Dans un premier temps, 10 000 hectares de plantations devraient être arrachés côté ghanéen. « C’est le seul remède pour éviter la propagation du virus », a confié à Jeune Afrique le patron du Cocobod, qui estime à  17 % la proportion du verger ghanéen atteinte par la maladie.

La recherche mise à contribution

Côté ivoirien, ce sont environ 100 000 hectares de plantations qui sont concernés par cette opération qui coûtera 21 milliards de F CFA (32 millions d’euro) sur les trois prochaines années. Mais ces efforts ne concernent que le tiers des plantations ivoiriennes atteintes par le virus. « Arracher ne suffit pas. Il faudra aussi renouveler le verger. Les plantations sont très vieilles et cela impacte leur rendement », a confié Yves Brahima Koné, le patron du CCC.

Pour lutter contre le swollen shoot, les deux pays ont notamment obtenu un financement de 600 millions de dollars de la Banque africaine de développement (BAD).
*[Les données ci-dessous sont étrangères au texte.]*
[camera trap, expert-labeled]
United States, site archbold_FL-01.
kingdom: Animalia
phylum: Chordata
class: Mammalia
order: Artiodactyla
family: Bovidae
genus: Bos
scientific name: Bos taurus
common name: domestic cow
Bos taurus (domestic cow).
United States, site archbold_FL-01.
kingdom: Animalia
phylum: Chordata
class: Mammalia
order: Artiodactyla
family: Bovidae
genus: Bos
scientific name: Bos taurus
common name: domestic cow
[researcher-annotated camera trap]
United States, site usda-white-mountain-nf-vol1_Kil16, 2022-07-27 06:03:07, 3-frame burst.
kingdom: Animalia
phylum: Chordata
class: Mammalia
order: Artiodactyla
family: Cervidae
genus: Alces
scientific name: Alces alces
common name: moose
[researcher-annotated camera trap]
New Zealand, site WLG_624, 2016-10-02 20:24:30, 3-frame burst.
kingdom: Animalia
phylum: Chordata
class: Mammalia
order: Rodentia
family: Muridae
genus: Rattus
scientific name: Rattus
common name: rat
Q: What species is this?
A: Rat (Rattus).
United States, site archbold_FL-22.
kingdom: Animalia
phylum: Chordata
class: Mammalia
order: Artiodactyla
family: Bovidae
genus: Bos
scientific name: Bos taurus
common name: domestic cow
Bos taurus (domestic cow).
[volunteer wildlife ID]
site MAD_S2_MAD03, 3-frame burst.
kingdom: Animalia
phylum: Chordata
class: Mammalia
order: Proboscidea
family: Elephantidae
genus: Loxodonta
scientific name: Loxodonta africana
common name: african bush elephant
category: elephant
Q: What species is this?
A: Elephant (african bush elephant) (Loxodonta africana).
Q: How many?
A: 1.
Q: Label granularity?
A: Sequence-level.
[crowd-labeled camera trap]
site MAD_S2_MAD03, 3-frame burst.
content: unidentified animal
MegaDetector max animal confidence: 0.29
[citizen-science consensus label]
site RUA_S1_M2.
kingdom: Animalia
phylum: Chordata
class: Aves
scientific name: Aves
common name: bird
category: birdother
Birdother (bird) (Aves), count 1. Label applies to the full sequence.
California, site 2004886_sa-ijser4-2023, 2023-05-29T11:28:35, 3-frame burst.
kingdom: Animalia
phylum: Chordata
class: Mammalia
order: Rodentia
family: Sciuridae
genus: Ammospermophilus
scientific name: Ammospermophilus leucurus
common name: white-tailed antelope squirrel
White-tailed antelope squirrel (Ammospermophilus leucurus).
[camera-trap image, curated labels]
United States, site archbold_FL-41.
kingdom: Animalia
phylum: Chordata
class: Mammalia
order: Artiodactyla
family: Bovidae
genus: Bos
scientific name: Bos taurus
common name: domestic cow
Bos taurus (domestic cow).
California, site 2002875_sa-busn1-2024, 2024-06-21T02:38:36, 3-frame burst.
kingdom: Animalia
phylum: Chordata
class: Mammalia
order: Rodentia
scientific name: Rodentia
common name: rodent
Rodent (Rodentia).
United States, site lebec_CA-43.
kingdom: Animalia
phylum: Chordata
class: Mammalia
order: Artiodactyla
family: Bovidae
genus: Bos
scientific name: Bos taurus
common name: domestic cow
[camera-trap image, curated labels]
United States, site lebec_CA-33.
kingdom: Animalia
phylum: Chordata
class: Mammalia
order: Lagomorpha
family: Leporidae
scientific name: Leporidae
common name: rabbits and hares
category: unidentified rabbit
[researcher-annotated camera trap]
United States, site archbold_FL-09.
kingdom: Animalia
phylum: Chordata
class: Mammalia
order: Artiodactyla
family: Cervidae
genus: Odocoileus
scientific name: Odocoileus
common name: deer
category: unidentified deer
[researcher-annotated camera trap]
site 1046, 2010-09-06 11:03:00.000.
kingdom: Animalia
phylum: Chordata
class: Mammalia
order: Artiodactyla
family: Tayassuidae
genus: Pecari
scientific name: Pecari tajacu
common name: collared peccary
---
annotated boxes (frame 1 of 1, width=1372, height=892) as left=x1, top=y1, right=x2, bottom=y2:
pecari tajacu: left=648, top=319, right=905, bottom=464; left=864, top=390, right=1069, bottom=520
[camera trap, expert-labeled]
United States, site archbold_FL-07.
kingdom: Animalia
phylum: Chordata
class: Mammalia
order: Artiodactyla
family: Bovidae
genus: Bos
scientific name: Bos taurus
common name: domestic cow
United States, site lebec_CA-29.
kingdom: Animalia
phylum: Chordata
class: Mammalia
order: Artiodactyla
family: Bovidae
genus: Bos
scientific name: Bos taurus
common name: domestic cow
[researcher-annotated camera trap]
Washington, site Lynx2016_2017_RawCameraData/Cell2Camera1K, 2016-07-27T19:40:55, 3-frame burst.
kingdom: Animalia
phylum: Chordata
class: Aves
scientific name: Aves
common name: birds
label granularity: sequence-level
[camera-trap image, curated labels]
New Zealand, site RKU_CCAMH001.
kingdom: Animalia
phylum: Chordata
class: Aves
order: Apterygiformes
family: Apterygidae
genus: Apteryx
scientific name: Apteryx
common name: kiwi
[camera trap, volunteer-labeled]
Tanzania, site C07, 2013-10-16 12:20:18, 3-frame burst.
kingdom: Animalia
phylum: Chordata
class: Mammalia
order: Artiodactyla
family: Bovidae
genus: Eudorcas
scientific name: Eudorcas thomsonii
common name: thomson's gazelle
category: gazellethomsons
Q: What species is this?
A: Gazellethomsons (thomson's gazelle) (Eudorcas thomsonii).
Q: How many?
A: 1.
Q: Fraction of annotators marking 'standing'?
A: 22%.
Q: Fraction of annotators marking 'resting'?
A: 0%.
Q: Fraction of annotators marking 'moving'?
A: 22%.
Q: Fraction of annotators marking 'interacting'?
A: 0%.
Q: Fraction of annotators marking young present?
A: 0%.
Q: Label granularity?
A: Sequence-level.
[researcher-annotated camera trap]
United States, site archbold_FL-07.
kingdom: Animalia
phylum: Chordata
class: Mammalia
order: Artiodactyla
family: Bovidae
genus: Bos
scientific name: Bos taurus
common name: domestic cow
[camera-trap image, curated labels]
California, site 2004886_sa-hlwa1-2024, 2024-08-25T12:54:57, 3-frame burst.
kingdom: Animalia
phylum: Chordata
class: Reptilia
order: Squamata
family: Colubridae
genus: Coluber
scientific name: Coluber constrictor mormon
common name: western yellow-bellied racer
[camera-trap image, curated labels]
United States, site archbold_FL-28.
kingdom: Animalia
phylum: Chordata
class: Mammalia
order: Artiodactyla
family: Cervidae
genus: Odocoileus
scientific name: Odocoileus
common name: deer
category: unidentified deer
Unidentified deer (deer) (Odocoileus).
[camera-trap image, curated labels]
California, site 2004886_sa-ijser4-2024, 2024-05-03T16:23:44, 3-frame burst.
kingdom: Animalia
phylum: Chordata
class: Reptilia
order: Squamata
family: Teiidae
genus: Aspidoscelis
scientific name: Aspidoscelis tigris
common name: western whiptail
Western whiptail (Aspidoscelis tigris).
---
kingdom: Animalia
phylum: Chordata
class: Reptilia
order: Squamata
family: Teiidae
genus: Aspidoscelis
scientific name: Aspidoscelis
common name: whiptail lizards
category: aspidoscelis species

Les fonds récoltés permettront aussi de dédommager les paysans qui verront leurs plantations détruites en attendant la distribution de nouveaux plants. Les centres de recherche agronomiques des deux États seront également mis à contribution pour tâcher de trouver des solutions durables aux problèmes de la cacaoculture.

La Côte d’Ivoire, avec 2 millions de tonnes de récolte et le Ghana, qui totalise avec plus de 850 000 tonnes, sont les deux premiers producteurs mondiaux de fèves de cacao en fournissant plus de 65 % de l’offre mondiale. Dans le cadre de l’accord du 13 juin, les deux organisations cacaoyères ont décidé d’annoncer concomitamment le prix bord champ du cacao pour la campagne 2018-2019 qui s’ouvre en octobre.